## Your task
Reproduce the lines between the one containing "Shown in this photo are" and the end of the records, inclusive, with "closest" changed to "nearest" and nothing else altered.

= = = = =

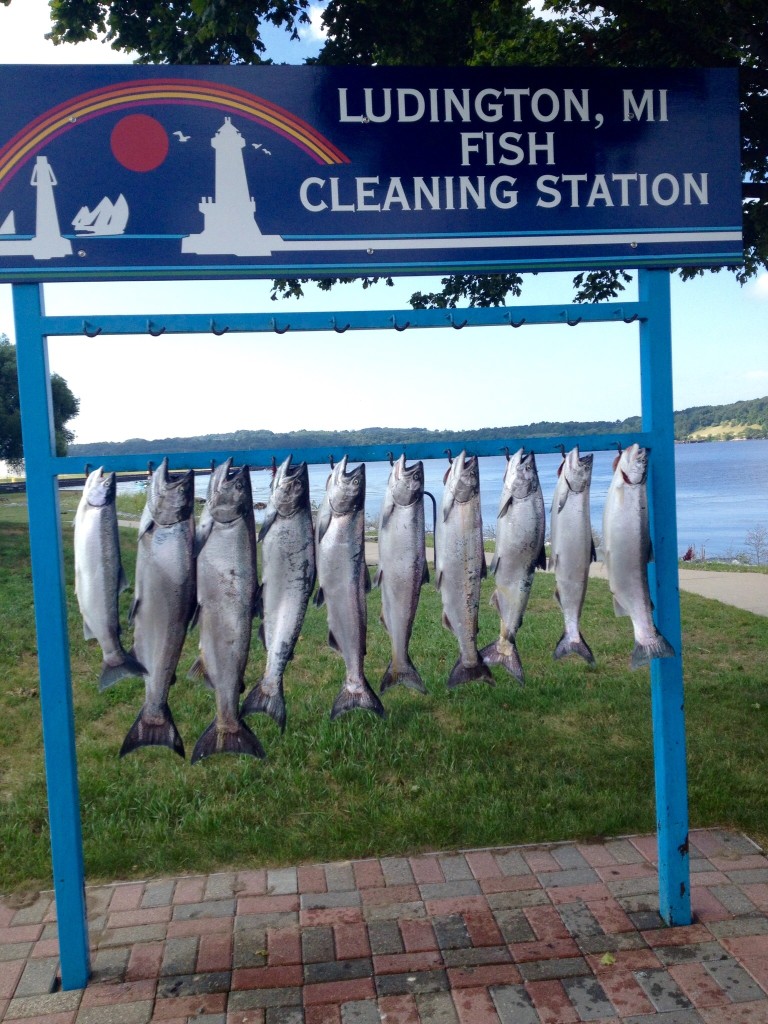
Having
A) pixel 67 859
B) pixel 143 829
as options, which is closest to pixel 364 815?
pixel 143 829

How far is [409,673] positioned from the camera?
3.44 meters

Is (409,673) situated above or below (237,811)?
above

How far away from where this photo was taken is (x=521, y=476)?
337 cm

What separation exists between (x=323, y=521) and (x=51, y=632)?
1.17 metres

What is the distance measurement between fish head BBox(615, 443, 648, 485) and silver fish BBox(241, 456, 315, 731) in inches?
50.5

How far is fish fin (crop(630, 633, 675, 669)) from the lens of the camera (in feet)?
11.3

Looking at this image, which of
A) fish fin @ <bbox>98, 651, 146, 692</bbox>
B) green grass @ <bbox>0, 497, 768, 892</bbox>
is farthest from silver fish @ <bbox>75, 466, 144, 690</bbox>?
green grass @ <bbox>0, 497, 768, 892</bbox>

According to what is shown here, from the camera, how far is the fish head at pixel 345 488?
3.25 meters

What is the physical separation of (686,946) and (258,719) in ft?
10.9

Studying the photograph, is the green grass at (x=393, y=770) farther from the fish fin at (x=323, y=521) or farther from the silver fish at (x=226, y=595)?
the fish fin at (x=323, y=521)

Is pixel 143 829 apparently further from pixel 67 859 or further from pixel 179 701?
pixel 179 701

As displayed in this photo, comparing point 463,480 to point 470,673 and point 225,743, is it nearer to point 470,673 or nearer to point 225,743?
point 470,673

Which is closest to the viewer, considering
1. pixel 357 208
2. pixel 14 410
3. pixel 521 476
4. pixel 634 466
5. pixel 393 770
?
pixel 521 476

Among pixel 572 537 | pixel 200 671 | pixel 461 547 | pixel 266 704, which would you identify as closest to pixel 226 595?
pixel 200 671
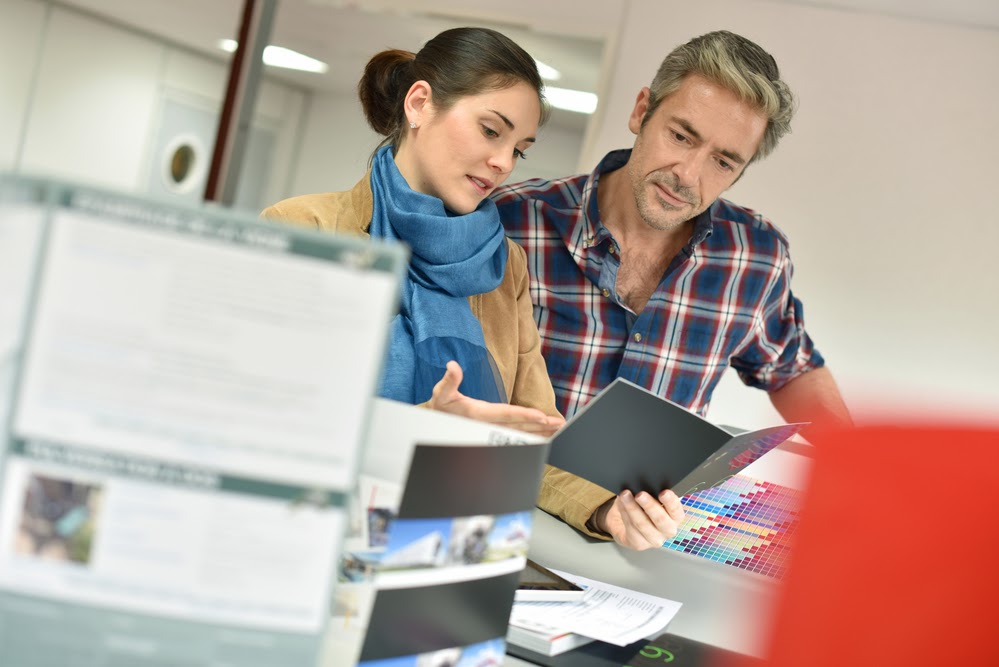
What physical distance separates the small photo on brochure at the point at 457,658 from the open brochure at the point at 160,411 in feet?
0.54

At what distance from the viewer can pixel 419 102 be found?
1.66 metres

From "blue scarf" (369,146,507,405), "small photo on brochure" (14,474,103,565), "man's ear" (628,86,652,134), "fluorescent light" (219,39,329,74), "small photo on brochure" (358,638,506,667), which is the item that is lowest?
"small photo on brochure" (358,638,506,667)

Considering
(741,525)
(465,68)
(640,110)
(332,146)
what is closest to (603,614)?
(741,525)

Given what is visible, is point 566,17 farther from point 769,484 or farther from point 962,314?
point 769,484

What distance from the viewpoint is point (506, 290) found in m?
1.74

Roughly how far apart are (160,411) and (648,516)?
0.85 meters

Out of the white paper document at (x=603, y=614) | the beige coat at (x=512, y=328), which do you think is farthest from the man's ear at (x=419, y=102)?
the white paper document at (x=603, y=614)

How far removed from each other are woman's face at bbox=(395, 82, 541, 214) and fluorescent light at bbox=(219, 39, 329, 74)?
331 centimetres

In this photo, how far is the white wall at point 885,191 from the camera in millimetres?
4027

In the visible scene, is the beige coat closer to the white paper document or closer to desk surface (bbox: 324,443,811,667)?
desk surface (bbox: 324,443,811,667)

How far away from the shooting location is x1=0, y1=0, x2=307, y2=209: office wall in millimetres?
4871

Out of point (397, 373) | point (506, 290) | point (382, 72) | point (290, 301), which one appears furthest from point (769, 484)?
point (290, 301)

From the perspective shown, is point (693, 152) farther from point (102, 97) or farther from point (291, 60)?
point (102, 97)

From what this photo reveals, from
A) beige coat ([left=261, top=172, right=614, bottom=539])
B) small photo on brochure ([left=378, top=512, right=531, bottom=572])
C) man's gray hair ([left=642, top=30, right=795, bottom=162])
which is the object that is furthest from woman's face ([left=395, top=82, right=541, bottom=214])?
small photo on brochure ([left=378, top=512, right=531, bottom=572])
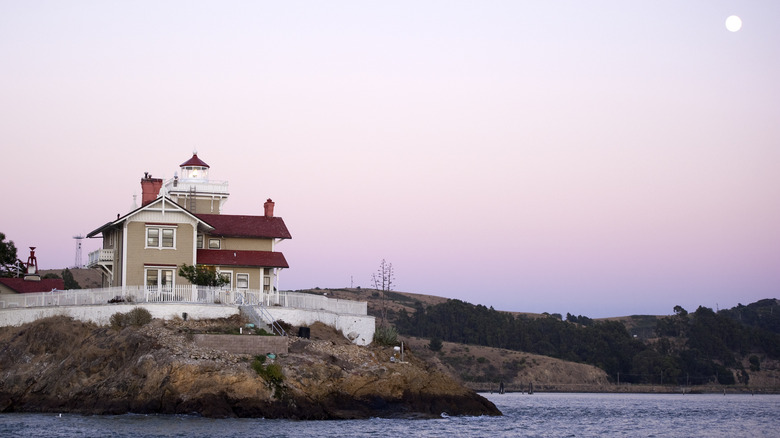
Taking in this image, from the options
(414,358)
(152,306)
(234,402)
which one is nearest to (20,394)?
(152,306)

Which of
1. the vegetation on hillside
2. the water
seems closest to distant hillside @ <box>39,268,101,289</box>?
the vegetation on hillside

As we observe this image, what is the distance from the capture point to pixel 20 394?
164 feet

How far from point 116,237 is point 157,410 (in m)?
17.9

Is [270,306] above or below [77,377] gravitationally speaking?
above

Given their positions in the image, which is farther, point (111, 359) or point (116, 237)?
point (116, 237)

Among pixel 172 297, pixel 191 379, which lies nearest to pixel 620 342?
pixel 172 297

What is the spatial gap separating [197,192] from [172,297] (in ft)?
57.6

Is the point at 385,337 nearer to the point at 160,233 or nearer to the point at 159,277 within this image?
the point at 159,277

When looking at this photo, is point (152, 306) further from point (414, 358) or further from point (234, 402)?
point (414, 358)

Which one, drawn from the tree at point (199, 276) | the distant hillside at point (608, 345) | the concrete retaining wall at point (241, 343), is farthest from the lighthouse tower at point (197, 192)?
the distant hillside at point (608, 345)

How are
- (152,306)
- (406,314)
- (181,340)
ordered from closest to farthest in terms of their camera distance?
(181,340)
(152,306)
(406,314)

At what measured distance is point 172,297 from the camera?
53.0m

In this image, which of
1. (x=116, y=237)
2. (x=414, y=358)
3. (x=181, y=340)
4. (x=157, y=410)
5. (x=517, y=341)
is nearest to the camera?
(x=157, y=410)

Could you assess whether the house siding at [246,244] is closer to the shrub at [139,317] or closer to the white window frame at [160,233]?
the white window frame at [160,233]
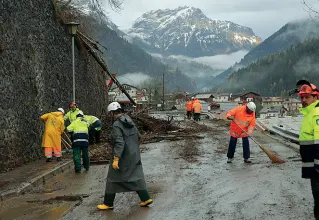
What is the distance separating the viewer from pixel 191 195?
7906 millimetres

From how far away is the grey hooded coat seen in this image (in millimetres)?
7086

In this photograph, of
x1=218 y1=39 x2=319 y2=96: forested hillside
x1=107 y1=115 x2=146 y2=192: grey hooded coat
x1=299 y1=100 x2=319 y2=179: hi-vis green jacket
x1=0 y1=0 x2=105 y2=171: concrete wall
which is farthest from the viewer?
x1=218 y1=39 x2=319 y2=96: forested hillside

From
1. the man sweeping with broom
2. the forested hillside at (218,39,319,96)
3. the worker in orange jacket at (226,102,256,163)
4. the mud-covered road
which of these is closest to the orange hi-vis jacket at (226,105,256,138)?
the worker in orange jacket at (226,102,256,163)

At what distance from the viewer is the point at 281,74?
16775cm

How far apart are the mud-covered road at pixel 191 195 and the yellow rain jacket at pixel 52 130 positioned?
4.31 feet

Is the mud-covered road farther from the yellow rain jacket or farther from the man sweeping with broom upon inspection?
the yellow rain jacket

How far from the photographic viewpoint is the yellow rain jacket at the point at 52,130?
12328 millimetres

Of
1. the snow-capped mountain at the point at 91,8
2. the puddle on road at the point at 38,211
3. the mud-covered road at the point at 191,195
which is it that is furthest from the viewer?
the snow-capped mountain at the point at 91,8

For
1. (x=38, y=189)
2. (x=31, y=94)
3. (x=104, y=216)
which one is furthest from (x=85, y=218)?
(x=31, y=94)

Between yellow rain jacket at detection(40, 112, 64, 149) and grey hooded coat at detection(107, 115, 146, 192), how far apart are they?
566 centimetres

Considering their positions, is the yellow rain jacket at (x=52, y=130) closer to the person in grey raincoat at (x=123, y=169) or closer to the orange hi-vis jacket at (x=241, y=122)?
the orange hi-vis jacket at (x=241, y=122)

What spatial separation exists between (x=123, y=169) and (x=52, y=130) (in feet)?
19.2

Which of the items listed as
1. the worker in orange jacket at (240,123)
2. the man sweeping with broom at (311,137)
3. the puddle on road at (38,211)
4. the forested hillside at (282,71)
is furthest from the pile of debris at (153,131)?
the forested hillside at (282,71)

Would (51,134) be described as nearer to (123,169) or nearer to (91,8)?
(123,169)
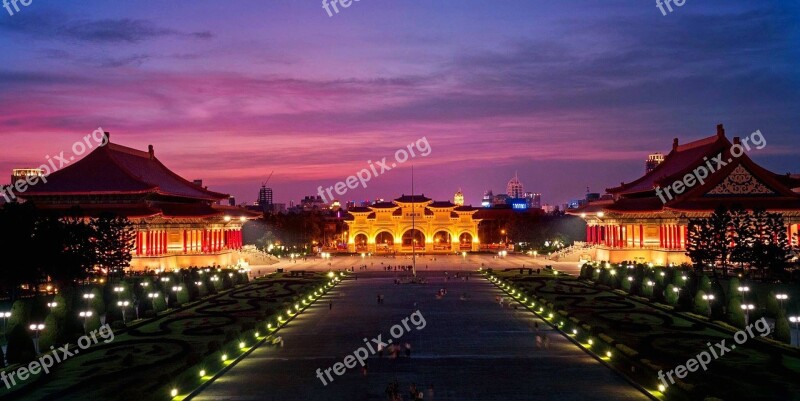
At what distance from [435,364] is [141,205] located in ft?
178

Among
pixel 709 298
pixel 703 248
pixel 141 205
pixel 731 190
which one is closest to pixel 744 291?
pixel 709 298

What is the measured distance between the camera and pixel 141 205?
77.3m

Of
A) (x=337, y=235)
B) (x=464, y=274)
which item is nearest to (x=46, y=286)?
(x=464, y=274)

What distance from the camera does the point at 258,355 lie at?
35.0m

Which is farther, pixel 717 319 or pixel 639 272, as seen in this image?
pixel 639 272

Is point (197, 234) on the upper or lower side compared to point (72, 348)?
upper

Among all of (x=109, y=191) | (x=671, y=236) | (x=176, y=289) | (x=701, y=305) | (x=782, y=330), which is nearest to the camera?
(x=782, y=330)

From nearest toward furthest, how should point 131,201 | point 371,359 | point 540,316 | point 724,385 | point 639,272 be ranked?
point 724,385 < point 371,359 < point 540,316 < point 639,272 < point 131,201

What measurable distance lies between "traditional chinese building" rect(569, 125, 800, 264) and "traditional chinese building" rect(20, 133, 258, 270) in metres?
48.9

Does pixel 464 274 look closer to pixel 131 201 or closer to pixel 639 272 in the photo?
pixel 639 272

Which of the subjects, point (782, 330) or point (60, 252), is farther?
point (60, 252)

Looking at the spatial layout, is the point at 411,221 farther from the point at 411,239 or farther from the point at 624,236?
the point at 624,236

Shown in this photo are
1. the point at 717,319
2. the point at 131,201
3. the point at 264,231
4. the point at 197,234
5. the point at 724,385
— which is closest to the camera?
the point at 724,385

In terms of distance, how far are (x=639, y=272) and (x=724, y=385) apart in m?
33.1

= = = = =

## Result for this exercise
Shown in this photo are
1. the point at 717,319
2. the point at 131,201
3. the point at 264,231
4. the point at 197,234
5. the point at 724,385
— which is nearest to the camera?
the point at 724,385

In terms of distance, how far are (x=639, y=272) and (x=724, y=385) apart in m?
33.1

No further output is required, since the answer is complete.